Exercise task => Every line from the one containing "How far from the camera's position" to the final line of the material below must be reproduced exactly; leave out all other lines.

[Image-linked spatial questions]
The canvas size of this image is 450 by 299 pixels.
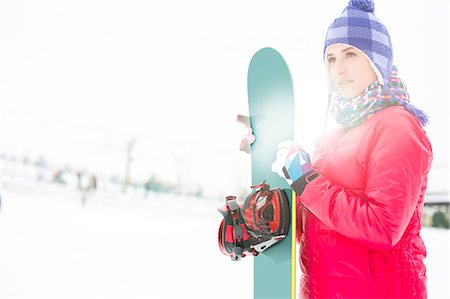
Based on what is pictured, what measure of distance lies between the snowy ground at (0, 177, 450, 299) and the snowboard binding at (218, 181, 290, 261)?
5.14ft

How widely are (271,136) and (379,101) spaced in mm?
327

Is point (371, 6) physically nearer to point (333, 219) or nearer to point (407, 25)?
point (333, 219)

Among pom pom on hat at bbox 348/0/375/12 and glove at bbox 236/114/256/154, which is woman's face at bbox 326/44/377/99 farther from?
glove at bbox 236/114/256/154

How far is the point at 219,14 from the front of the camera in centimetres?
451

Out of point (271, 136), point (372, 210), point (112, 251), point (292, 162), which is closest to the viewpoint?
point (372, 210)

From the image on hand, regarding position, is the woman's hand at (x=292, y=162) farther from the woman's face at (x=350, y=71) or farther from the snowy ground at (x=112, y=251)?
the snowy ground at (x=112, y=251)

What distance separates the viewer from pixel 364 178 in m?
0.93

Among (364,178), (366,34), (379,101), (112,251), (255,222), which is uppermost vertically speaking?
(366,34)

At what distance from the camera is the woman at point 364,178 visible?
861mm

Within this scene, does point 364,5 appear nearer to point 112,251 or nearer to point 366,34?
point 366,34

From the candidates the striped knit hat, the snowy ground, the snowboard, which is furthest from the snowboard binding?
the snowy ground

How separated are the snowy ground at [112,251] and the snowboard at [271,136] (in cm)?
152

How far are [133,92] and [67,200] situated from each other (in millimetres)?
1817

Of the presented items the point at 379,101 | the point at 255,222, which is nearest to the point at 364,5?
the point at 379,101
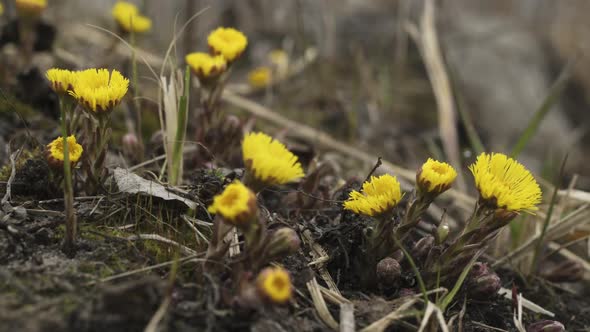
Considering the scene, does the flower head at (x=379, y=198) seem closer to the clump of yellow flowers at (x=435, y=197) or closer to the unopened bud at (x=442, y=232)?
the clump of yellow flowers at (x=435, y=197)

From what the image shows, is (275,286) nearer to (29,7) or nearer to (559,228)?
(559,228)

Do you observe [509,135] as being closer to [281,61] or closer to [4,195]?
[281,61]

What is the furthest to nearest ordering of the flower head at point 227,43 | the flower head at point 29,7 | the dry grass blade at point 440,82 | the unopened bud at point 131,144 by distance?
the dry grass blade at point 440,82 → the flower head at point 29,7 → the unopened bud at point 131,144 → the flower head at point 227,43

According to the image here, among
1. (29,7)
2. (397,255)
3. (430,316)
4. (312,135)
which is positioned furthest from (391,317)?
(29,7)

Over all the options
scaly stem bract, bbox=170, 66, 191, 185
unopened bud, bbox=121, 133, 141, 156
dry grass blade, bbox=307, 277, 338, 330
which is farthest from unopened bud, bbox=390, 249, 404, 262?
unopened bud, bbox=121, 133, 141, 156

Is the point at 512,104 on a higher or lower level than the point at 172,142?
lower

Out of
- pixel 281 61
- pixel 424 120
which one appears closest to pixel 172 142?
pixel 281 61

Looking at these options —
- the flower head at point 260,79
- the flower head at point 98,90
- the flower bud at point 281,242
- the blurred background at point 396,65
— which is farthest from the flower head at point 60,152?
the flower head at point 260,79
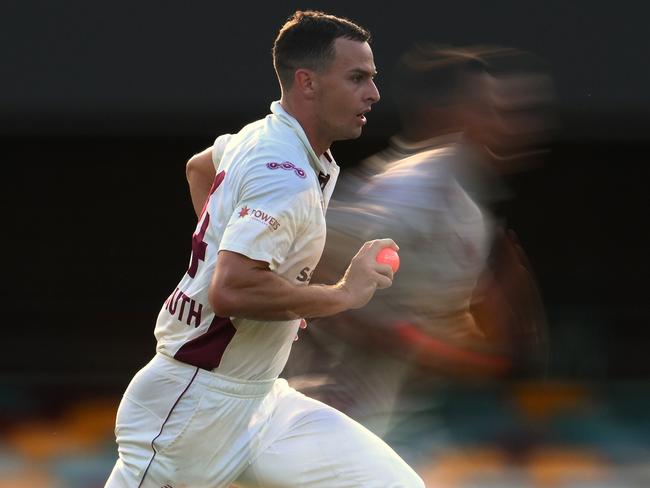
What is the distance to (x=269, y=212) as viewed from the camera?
3100 mm

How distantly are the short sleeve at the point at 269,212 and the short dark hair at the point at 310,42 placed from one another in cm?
36

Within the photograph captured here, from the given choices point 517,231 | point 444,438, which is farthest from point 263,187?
point 517,231

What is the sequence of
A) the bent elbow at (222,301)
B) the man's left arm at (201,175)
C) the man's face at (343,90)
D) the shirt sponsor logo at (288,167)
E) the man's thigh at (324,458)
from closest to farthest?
the bent elbow at (222,301) → the shirt sponsor logo at (288,167) → the man's thigh at (324,458) → the man's face at (343,90) → the man's left arm at (201,175)

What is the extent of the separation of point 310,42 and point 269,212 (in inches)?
Answer: 22.8

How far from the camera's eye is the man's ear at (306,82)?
3422mm

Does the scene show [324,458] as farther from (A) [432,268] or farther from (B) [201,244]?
(A) [432,268]

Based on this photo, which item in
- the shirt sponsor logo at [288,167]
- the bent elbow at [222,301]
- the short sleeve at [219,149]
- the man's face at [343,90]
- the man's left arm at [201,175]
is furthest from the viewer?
the man's left arm at [201,175]

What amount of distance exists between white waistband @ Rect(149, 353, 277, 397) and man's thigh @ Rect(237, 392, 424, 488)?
100 mm

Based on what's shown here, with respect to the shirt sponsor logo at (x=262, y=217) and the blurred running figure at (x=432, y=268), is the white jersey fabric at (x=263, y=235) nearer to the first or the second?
the shirt sponsor logo at (x=262, y=217)

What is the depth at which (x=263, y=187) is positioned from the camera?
314 cm

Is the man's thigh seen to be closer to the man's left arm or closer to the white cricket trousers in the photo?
the white cricket trousers

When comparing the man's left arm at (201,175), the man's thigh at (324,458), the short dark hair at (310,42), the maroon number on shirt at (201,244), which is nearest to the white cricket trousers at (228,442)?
the man's thigh at (324,458)

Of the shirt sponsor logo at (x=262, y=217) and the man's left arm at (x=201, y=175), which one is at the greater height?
the shirt sponsor logo at (x=262, y=217)

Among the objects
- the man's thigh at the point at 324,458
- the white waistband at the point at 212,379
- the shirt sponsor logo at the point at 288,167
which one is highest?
the shirt sponsor logo at the point at 288,167
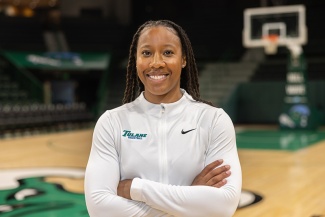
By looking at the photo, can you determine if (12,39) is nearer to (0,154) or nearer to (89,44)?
(89,44)

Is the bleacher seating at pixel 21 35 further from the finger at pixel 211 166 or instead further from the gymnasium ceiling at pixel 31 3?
the finger at pixel 211 166

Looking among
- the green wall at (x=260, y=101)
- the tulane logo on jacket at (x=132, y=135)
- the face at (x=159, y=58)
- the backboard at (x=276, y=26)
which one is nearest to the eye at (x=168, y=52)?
the face at (x=159, y=58)

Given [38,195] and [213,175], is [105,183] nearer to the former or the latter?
[213,175]

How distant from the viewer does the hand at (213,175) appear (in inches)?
81.5

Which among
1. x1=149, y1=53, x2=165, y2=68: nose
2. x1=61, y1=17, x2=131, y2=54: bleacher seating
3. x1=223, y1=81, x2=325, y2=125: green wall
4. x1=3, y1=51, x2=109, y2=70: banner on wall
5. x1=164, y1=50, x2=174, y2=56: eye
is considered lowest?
x1=223, y1=81, x2=325, y2=125: green wall

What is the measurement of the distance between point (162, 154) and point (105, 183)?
28 cm

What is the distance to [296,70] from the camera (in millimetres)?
14492

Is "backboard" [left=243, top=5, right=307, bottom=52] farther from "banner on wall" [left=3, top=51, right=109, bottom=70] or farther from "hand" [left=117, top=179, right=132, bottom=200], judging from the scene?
"hand" [left=117, top=179, right=132, bottom=200]

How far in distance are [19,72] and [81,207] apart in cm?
1305

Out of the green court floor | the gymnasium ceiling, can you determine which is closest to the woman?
the green court floor

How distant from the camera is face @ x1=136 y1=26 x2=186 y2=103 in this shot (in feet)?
6.79

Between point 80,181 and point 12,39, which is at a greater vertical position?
point 12,39

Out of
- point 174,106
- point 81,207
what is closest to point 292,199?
point 81,207

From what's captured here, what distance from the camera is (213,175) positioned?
2068mm
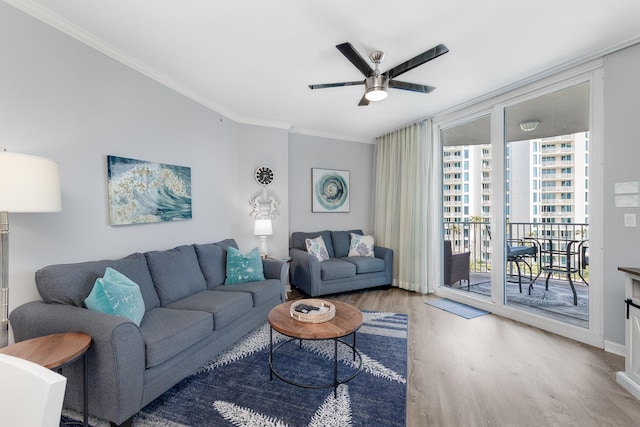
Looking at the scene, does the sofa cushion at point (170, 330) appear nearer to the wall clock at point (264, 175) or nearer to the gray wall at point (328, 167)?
the wall clock at point (264, 175)

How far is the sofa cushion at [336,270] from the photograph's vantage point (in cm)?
389

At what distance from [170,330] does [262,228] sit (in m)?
2.06

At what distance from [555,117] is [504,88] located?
0.66 meters

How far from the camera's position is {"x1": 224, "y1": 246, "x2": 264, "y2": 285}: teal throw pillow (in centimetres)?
300

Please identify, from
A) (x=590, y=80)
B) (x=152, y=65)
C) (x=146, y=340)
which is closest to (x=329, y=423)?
(x=146, y=340)

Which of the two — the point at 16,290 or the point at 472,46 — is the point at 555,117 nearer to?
the point at 472,46

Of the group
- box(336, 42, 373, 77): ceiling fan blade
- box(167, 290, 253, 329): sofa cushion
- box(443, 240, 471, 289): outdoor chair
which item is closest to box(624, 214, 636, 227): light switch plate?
box(443, 240, 471, 289): outdoor chair

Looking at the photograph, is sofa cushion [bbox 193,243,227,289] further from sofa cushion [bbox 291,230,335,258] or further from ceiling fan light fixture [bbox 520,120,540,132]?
ceiling fan light fixture [bbox 520,120,540,132]

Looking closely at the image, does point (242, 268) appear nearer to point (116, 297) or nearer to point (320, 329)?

Answer to this task =>
How far from the camera's position is {"x1": 224, "y1": 246, "x2": 264, "y2": 285}: teal throw pillow (in centimetres)?
300

Please identify, from
A) (x=590, y=80)
B) (x=152, y=65)
C) (x=146, y=340)
which is closest to (x=329, y=423)?
(x=146, y=340)

Which of the two — the point at 16,290 or the point at 472,46 — is the point at 555,117 nearer to?
the point at 472,46

Of the group
- box(336, 42, 373, 77): ceiling fan blade
- box(167, 290, 253, 329): sofa cushion
- box(443, 240, 471, 289): outdoor chair
which item is closest to box(624, 214, 636, 227): light switch plate?
box(443, 240, 471, 289): outdoor chair

Looking at the photograph, is sofa cushion [bbox 193,243,227,289] further from sofa cushion [bbox 291,230,335,258] or further from ceiling fan light fixture [bbox 520,120,540,132]?
ceiling fan light fixture [bbox 520,120,540,132]

Looking closely at the image, does point (242, 268) appear nearer to point (116, 297) or nearer to point (320, 329)?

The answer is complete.